This example describes the construction of an expression construct comprising a promoter of the invention in operative association with a coding sequence. The coding sequence or reporter construct used here is the FLAG-tagged R. emersonii endoglucanase gene (EBA7-FLAG). EBA7-FLAG is used as the reporter enzyme to be able to detect the recombinant protein by Western blotting using a FLAG-tag specific antibody. The constructs were randomly integrated into the genome.


Vector pENTRY-P6bleTtrpC-Pxeba7flagTgla was constructed according to routine cloning procedures. The vector comprises a ble expression cassette consisting of the A. nidulans gpdA promoter (P6), ble coding region (ble) and A. nidulans TrpC terminator (TtrpC), a promoter of interest (Px), the EBA7-FLAG reporter coding region (eba7flag) and the A. niger glucoamylase terminator (FIG. 1). Five R. emersonii promoters were cloned into the vector: R. emersonii cellobiohydrolase-I (PcbhI, SEQ ID NO: 1), R. emersonii acetyl xylan esterase (Pace, SEQ ID NO: 2), R. emersonii endoglucanase (Peg, SEQ ID NO: 3), R. emersonii cellobiohydrolase-II (PcbhII, SEQ ID NO: 4), and R. emersonii beta-glucosidase (Pbg, SEQ ID NO: 5). In addition, the A. nidulans gpdA promoter was cloned into the vector to compare the activity of the promoters with the A. nidulans gpdA promoter (PgpdA, SEQ ID NO: 6). The EBA7-FLAG reporter gene cassette was obtained from vector pGBFINEBA7, described in WO2011\054899. The 5 promoter constructs were tested for expression in R. emersonii.


Example 2
Expression of Promoter-Reporter Construct in Rasamsonia emersonii

The pENTRY-P6bleTtrpC-Pxeba7flagTgla promoter constructs described in Example 1 were used to transform R. emersonii strain TEC-142S using method as described earlier in WO2011\054899. Transformants were selected on phleomycin media and colony purified, and tested according to procedures as described in WO2011\054899. Spore batches were generated of transformants containing promoter-reporter constructs.

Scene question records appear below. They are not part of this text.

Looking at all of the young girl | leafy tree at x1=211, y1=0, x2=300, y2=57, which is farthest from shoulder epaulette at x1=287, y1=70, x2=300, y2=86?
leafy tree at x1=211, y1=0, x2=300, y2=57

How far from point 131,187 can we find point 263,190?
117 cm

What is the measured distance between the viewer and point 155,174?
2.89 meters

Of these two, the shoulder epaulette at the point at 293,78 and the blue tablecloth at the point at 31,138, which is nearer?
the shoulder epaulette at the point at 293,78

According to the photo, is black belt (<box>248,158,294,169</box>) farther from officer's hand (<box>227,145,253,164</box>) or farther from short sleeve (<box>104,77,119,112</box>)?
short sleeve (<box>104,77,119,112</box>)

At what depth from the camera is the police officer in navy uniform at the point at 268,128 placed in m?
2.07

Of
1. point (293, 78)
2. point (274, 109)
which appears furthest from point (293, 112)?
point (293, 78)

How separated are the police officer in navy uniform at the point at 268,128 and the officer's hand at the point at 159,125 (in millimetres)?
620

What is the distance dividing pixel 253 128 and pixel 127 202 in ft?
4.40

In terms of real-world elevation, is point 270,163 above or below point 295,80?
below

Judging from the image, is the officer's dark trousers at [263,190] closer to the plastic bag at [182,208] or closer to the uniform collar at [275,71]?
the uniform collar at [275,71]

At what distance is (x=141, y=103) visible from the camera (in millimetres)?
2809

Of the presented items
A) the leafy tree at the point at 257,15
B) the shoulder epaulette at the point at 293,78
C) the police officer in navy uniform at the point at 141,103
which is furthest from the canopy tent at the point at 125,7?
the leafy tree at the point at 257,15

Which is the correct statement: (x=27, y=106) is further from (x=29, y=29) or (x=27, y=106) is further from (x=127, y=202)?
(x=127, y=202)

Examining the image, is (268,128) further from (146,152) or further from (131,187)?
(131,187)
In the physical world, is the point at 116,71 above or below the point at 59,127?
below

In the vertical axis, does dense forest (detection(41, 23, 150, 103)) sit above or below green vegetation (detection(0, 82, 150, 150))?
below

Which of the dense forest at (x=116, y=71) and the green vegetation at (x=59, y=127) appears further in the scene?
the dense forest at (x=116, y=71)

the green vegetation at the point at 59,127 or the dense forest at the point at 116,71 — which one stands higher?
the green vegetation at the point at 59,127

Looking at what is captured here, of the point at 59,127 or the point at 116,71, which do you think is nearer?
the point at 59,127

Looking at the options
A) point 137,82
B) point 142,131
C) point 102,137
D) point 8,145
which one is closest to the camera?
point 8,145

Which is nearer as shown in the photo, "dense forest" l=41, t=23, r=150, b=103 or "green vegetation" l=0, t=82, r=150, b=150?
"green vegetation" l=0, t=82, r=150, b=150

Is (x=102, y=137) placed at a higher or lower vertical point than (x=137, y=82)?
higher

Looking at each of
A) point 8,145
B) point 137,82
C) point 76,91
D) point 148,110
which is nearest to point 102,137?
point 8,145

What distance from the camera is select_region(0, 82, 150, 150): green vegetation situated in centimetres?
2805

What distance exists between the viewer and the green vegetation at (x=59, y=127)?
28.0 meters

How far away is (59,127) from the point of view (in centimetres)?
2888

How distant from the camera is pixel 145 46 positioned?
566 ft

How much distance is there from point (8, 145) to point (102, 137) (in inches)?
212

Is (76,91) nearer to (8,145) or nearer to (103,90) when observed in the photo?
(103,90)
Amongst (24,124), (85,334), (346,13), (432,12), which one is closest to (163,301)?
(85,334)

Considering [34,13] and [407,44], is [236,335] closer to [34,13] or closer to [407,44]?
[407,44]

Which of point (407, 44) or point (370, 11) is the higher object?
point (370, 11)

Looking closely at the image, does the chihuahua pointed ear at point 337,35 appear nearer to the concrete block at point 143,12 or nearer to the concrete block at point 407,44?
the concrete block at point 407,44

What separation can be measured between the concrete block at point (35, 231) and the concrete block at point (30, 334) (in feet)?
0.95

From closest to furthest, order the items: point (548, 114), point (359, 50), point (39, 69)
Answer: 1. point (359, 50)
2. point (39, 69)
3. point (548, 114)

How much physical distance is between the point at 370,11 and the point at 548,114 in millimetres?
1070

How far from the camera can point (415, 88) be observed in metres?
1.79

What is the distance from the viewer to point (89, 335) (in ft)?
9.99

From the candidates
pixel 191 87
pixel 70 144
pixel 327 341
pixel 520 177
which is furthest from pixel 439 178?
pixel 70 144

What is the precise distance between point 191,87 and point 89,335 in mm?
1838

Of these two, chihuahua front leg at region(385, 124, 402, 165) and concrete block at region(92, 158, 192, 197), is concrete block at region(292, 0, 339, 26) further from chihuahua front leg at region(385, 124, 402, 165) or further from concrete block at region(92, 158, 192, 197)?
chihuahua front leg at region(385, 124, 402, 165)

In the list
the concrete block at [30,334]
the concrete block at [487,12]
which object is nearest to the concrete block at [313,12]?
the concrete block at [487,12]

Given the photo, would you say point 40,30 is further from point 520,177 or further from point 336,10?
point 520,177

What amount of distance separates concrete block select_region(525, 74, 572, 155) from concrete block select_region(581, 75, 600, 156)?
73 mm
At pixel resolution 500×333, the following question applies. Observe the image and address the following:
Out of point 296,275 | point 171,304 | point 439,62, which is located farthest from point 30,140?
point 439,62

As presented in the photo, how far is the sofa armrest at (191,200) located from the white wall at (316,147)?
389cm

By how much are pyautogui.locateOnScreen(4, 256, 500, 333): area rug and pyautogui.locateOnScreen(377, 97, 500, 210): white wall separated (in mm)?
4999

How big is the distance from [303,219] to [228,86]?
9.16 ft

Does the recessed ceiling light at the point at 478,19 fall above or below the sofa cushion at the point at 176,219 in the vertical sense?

Transformants were grown in shake flasks in Rasamsonia medium 1 at 45° C., 250 rpm in an incubator shaker for 24 hours and this pre-culture was used to inoculate Rasamsonia medium 2 containing cellulose as C-source (approximately 10% inoculation). Samples were taken after 40 hours and proteins were precipitated using TCA-aceton and separated on SDS-PAGE. Recombinant FLAG-tagged glucoamylase was detected by Western blotting using a FLAG-tag specific antibody.


The result of the Western blot is shown in FIG. 2. Supernatants of transformants of all 6 promoter-reporter constructs showed a specific EBA7-FLAG protein band on Western blot. All of the 5 R. emersonii (hemi)cellulose promoters were able to drive expression of the AG-FLAG reporter gene and showed stronger expression compared to the A. nidulans gpdA promoter in a medium containing 2% cellulose under the tested condition (compare lanes 1-5 and 8-12 with lane 7).


Example 3
Construction of a DNA Construct Comprising a Promoter of the Invention in Operative Association with a Coding Sequence that is Targeted to the Genome

This example describes the construction of an expression construct comprising a promoter of the invention in operative association with a coding sequence. The coding sequence or reporter construct used here is the FLAG-tagged R. emersonii glucoamylase gene. Glucoamylase-FLAG is used as the reporter enzyme to be able to measure the activity of the promoter of the invention by glucoamylase activity measurements or by Western blotting using a FLAG-tag specific antibody. The promoter-reporter expression cassette was targeted integrated into the pepA locus.


In order to target the promoter-reporter constructs into the pepA locus, expression vectors were cloned for targeting. Genomic DNA of Rasamsonia emersonii strain CBS393.64 was sequenced and analyzed. The gene with translated protein annotated as protease pepA was identified. Sequences of Rasamsonia emersonii pepA (RePepA), comprising the genomic sequence of the ORF and approximately 3000 bp of the 5′ region and 2500 bp of the 3′ flanking regions, cDNA and protein sequence, are shown in sequence listings 7, 8 and 9, respectively.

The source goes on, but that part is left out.